REPUBLIKA.CO.ID, JAKARTA -- Budayawan Mohammad Sobary mengecam para wakil rakyat di DPR yang mempersoalkan kretek sebagai warisan budaya, sehingga layak mendapatkan perlindungan undang-undang. Sejumlah politikus DPR, terutama dari PKS dan PAN mengecam adanya perlindungan kretek sebagai warisan budaya, seperti yang tertuang dalam pasal 37 RUU Kebudayaan. Padahal RUU itu sendiri merupakan inisiatif DPR.
Penolakan ini tentu mengundang kecurigaan ada agenda terselubung dari kaum antitembakau. Sobary menilai, penolakan itu menunjukkan wakil rakyat itu tak paham kebudayaan.
"Bagaimana paham kebudayaan kalua mereka tidak mau tahu terhadap persoalan rakyat yang terinjak-injak," ucap Sobary, kepada wartawan, Ahad (27/9).
Ia mengingatkan, kretek bukan sekadar rokok. Mantan wartawan ini mengutip Mark Hanusz, penulis buku 'Kretek: The Culture and Heritage of Indonesia Clove Cigarettes'. Mark tegas menyebut kretek sebagai sebuah hasil budaya dan peninggalan yang patut dilestarikan.
“Tulis Mark, kretek itu bukan rokok, bukan pula cerutu. Meski sama-sama berbahan baku tembakau. Namun, kretek juga mengandung bahan baku lain yang tidak dimiliki oleh rokok jenis manapun yakni cengkeh,” terangnya.
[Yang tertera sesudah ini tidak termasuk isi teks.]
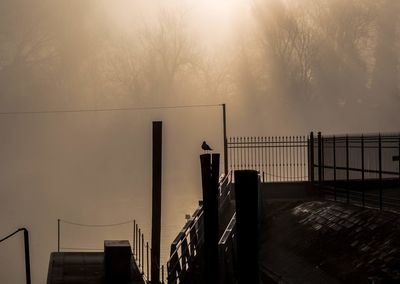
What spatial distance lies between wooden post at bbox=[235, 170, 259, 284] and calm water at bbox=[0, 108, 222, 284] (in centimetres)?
2922

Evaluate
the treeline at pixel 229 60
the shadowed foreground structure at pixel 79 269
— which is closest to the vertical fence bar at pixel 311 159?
the shadowed foreground structure at pixel 79 269

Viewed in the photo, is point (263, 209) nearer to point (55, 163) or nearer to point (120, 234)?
point (120, 234)

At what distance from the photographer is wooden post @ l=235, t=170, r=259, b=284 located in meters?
14.1

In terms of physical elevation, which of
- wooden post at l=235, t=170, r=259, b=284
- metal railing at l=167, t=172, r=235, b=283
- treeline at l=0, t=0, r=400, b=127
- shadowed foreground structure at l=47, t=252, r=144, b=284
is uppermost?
treeline at l=0, t=0, r=400, b=127

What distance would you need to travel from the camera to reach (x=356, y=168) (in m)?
23.9

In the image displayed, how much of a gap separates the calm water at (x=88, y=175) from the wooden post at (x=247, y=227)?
29.2 meters

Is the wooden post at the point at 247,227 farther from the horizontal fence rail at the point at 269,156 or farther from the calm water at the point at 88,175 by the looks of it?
the calm water at the point at 88,175

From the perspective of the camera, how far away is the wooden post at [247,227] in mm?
14094

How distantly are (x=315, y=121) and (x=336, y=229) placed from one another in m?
35.2

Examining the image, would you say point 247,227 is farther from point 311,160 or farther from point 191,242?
point 311,160

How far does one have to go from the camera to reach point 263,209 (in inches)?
1008

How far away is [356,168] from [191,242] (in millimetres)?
6043

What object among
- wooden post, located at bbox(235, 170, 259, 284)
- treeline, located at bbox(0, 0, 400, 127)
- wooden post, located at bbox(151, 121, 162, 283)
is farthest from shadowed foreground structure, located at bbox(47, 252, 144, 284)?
treeline, located at bbox(0, 0, 400, 127)

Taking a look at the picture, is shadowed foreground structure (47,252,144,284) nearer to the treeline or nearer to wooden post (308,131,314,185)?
wooden post (308,131,314,185)
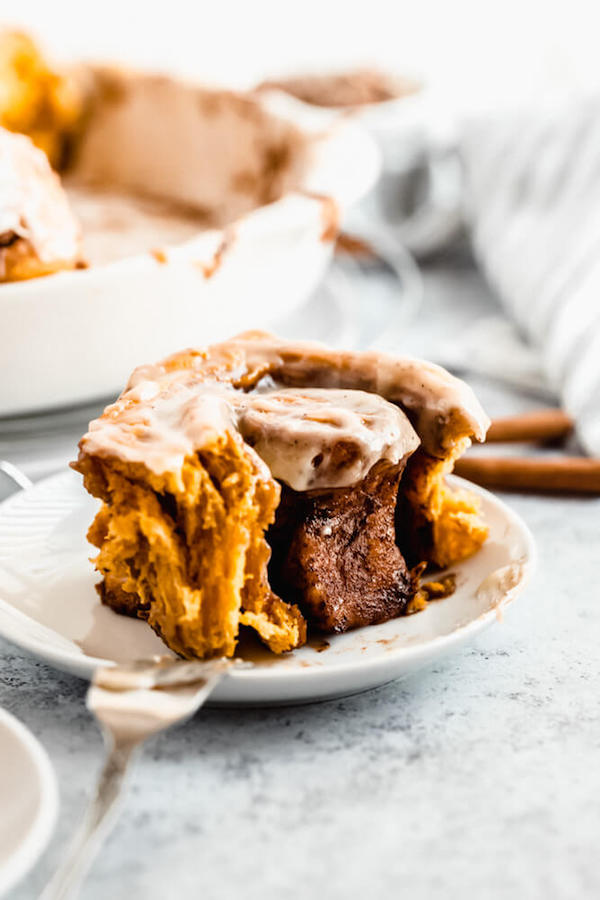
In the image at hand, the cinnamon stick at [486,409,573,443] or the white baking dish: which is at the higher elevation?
the white baking dish

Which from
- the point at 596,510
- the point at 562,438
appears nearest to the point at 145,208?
the point at 562,438

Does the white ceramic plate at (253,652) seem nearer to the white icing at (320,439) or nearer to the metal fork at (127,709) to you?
the metal fork at (127,709)

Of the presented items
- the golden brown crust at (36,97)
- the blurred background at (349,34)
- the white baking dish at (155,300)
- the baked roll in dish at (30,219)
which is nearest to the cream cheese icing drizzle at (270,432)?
the white baking dish at (155,300)

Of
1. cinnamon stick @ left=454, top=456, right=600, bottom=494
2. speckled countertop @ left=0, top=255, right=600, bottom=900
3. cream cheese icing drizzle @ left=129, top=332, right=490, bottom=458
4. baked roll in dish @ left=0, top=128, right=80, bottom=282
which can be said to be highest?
cream cheese icing drizzle @ left=129, top=332, right=490, bottom=458

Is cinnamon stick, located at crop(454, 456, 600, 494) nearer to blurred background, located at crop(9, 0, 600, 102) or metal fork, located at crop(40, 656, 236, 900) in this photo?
metal fork, located at crop(40, 656, 236, 900)

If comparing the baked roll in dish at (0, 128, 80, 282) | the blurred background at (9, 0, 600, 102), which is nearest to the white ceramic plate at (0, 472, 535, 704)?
the baked roll in dish at (0, 128, 80, 282)

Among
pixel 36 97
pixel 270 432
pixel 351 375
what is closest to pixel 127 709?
pixel 270 432
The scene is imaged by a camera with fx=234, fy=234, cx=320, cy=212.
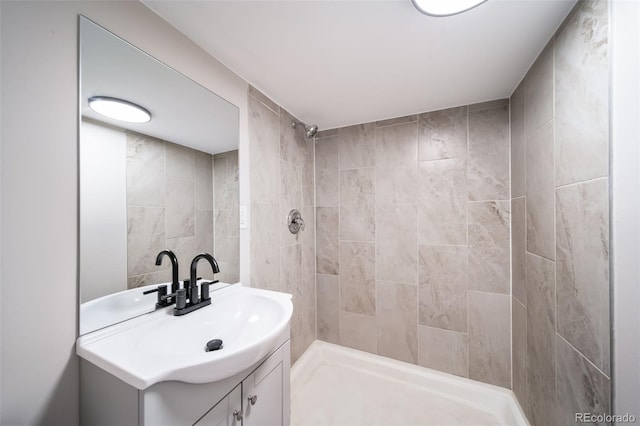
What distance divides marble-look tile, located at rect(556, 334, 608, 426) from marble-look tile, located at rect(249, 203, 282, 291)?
5.00ft

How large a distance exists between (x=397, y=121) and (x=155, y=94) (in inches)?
65.5

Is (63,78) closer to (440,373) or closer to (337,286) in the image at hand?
(337,286)

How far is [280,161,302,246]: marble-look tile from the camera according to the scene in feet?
5.84

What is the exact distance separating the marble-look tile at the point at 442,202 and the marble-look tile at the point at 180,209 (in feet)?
5.24

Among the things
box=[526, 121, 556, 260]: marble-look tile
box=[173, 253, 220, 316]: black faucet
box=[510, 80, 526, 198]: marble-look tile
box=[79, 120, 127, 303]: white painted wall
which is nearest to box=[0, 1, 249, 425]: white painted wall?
box=[79, 120, 127, 303]: white painted wall

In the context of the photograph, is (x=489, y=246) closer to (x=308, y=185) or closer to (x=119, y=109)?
(x=308, y=185)

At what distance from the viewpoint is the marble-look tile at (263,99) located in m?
1.50

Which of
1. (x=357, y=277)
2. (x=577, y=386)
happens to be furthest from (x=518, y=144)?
(x=357, y=277)

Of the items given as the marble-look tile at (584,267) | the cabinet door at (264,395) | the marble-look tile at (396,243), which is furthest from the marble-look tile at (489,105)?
the cabinet door at (264,395)

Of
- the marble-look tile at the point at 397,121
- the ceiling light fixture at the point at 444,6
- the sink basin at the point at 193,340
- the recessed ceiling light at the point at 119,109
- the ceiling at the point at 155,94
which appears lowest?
the sink basin at the point at 193,340

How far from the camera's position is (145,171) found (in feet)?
3.25

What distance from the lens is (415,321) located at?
188cm

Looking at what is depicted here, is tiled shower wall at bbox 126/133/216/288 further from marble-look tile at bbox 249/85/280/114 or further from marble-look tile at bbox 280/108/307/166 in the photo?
marble-look tile at bbox 280/108/307/166

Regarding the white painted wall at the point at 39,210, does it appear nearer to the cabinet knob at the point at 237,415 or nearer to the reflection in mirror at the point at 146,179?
the reflection in mirror at the point at 146,179
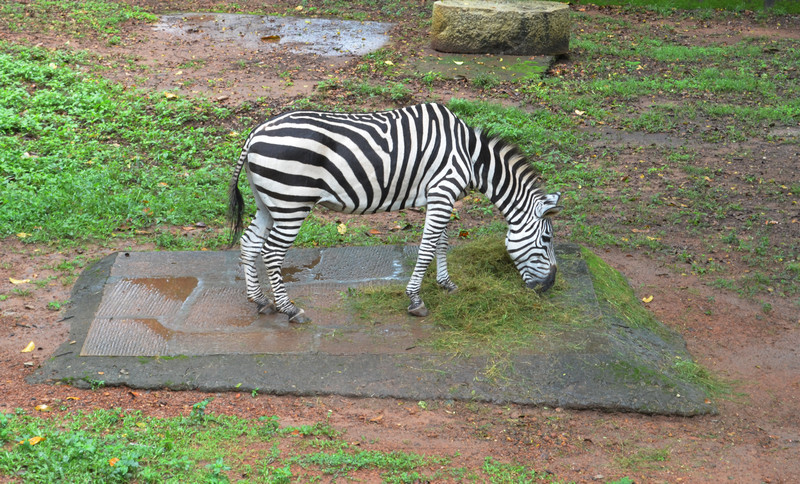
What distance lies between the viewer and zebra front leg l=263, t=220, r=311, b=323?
6.11 metres

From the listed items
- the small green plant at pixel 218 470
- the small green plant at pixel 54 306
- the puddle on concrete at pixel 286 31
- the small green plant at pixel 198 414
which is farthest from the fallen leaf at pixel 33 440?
the puddle on concrete at pixel 286 31

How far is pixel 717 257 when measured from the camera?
8242mm

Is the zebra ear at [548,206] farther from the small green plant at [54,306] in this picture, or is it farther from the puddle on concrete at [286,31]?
the puddle on concrete at [286,31]

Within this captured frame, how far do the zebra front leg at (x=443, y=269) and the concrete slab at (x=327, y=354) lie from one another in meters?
0.51

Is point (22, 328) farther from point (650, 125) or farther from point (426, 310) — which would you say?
point (650, 125)

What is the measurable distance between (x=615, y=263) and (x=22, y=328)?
19.4ft

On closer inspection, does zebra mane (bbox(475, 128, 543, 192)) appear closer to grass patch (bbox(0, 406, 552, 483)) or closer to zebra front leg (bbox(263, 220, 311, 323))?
zebra front leg (bbox(263, 220, 311, 323))

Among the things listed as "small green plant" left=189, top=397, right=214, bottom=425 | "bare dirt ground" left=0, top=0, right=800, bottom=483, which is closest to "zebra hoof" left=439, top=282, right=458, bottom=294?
"bare dirt ground" left=0, top=0, right=800, bottom=483

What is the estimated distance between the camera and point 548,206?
249 inches

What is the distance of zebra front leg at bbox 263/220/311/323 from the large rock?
32.4ft

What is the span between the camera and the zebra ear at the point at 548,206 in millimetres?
6309

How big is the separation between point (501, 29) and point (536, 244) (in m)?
9.42

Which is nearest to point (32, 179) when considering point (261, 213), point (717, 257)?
point (261, 213)

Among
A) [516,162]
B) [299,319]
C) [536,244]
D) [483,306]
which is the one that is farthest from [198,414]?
[516,162]
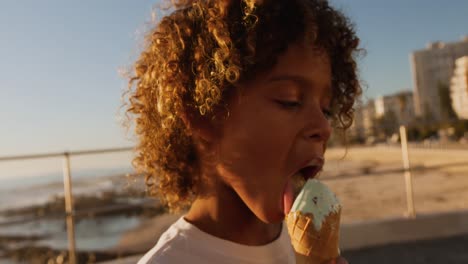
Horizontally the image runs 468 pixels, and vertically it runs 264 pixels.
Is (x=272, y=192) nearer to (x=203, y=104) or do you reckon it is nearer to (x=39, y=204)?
(x=203, y=104)

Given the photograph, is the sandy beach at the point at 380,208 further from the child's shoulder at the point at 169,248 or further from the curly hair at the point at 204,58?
the child's shoulder at the point at 169,248

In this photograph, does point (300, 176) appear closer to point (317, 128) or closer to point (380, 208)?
point (317, 128)

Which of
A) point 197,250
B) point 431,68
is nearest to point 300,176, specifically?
point 197,250

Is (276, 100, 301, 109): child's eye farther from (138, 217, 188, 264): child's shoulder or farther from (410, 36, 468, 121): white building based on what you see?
(410, 36, 468, 121): white building

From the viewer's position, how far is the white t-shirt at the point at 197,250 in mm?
1216

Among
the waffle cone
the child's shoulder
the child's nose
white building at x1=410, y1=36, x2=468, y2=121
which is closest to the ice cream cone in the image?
the waffle cone

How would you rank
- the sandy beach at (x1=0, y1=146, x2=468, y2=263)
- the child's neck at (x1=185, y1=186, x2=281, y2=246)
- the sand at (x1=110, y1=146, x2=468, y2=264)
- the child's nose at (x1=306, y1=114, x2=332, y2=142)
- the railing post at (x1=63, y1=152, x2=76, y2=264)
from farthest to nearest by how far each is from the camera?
1. the sandy beach at (x1=0, y1=146, x2=468, y2=263)
2. the sand at (x1=110, y1=146, x2=468, y2=264)
3. the railing post at (x1=63, y1=152, x2=76, y2=264)
4. the child's neck at (x1=185, y1=186, x2=281, y2=246)
5. the child's nose at (x1=306, y1=114, x2=332, y2=142)

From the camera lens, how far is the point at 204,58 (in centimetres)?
131

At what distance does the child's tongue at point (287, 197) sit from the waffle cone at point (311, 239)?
0.03 meters

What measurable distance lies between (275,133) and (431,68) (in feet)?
415

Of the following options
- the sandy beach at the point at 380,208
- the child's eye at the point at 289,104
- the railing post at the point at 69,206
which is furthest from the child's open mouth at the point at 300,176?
the railing post at the point at 69,206

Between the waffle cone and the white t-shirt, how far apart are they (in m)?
0.21

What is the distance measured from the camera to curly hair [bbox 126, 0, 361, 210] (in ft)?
4.08

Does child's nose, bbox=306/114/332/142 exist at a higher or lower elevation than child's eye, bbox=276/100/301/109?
lower
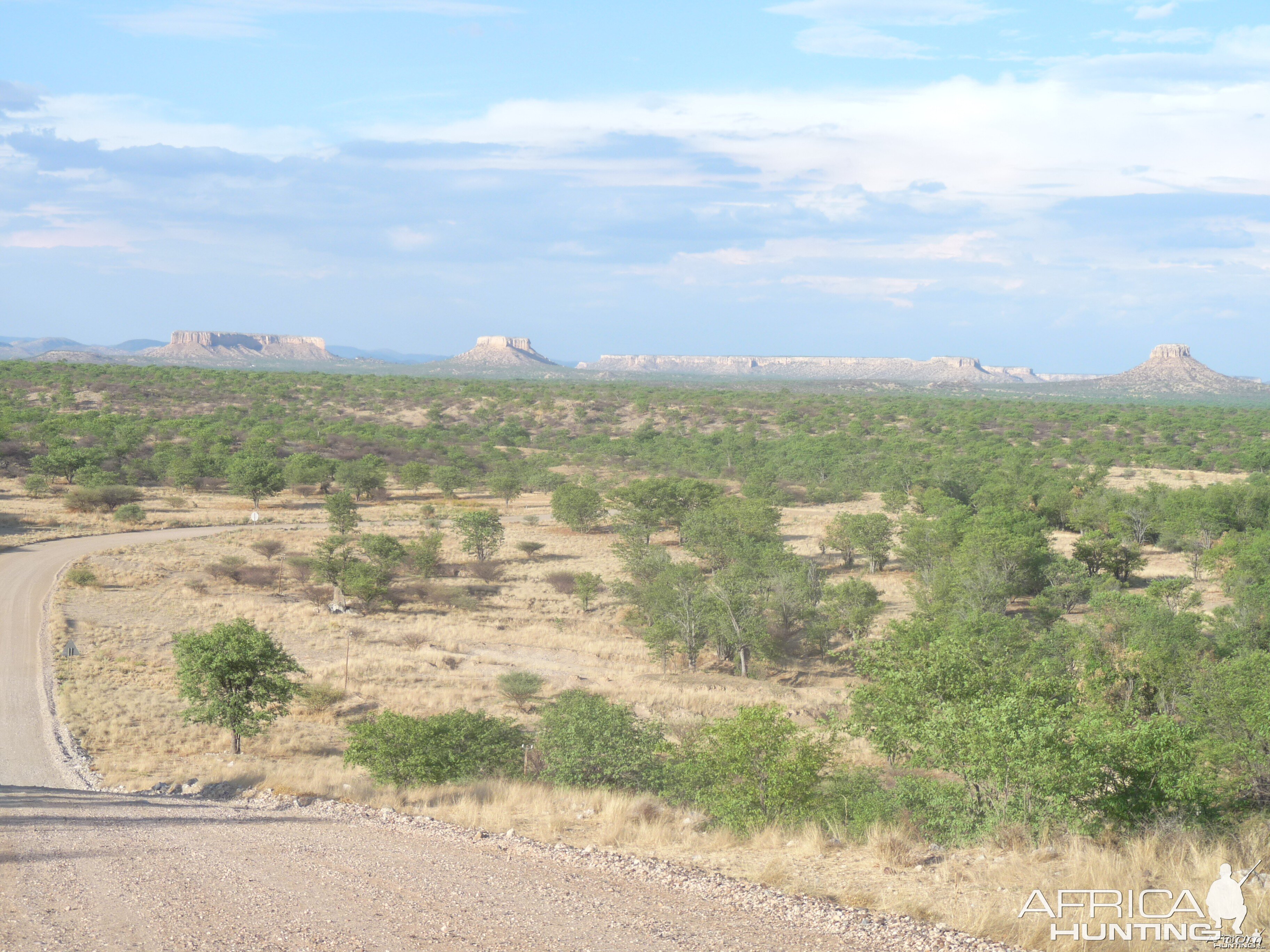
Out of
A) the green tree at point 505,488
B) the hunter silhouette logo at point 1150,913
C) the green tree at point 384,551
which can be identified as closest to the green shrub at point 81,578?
the green tree at point 384,551

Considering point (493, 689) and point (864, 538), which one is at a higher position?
point (864, 538)

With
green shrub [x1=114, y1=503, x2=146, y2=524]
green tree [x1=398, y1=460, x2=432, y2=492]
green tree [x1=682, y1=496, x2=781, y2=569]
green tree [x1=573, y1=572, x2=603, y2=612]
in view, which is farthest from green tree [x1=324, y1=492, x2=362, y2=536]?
green tree [x1=682, y1=496, x2=781, y2=569]

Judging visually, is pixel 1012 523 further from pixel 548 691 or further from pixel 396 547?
pixel 396 547

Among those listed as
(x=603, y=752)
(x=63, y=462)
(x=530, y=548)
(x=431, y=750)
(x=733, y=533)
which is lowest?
(x=530, y=548)

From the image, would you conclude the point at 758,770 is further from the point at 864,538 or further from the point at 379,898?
the point at 864,538

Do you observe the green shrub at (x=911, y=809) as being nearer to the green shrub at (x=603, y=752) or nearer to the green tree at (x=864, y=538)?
the green shrub at (x=603, y=752)

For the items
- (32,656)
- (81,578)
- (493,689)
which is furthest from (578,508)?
(32,656)

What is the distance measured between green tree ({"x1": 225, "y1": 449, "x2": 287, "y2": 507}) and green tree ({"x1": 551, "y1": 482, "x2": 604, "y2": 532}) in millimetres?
19833

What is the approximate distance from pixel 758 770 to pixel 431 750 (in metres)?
7.17

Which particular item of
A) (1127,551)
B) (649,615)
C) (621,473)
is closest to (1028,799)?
(649,615)

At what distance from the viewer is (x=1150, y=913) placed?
8289 mm

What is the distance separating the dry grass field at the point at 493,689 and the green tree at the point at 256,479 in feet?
4.65

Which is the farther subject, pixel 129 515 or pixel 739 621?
pixel 129 515

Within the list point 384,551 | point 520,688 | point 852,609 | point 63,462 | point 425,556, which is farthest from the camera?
point 63,462
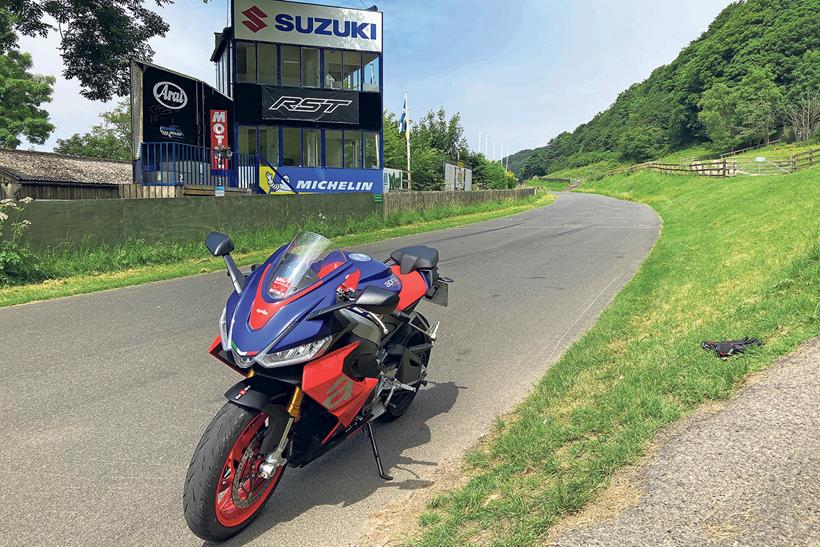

Cengkeh adalah tanaman endemik Nusantara. Bunga cengkeh sudah sejak lama jadi komoditas perdagangan penting. Cengkeh pula yang membuat Nusantara diincar dan dikuasai penjajah.
Sebagai tanaman endemik bernilai ekonomi tinggi dan menjadi bagian hidup mashyarakat, cengkeh turut membentuk bangunan budaya Indonesia. Sobary mengingatkan, ada kelompok tertentu di masyarakat yang merasa paling tahu tentang persoalan rokok. Mereka ini begitu menggebu-gebu ingin mengubah hidup ratusan ribu petani tembakau yang terlibat dalam industri kretek.
“Mereka ini sok tahu. Padahal mereka yang tidak pernah mencium bau tanah. Tak pernah ikut bergelut dengan masalah keseharian petani. Tapi dengan gampang mengatakan, petani tembakau bisa beralih ke produk pertanian lain,” kecamnya.
Sobary berpendapat, ada kepentingan asing yang kasat mata untuk menelan bisnis kretek dalam negeri yang besar. Berbeda dengan para penjajah yang langsung mencaplok lahan dan menguasainya. Kepentingan asing ini mempengaruhi aturan untuk dibuat pemerintah berdasarkan kepentingan mereka.
Celakanya, kepentingan asing itu berjalan mulus karena bantuan aparat pemerintah, dari pusat hingga ke daerah. Bahkan semangat memberangus industri kretek nasional ini didukung para profesional, para dokter, kaum aktivis, dan seniman.
“Mereka dengan penuh semangat menelan argumentasi ini tanpa mau berpikir kritis. Semua menjilat asing," kata Sobary mengakhiri.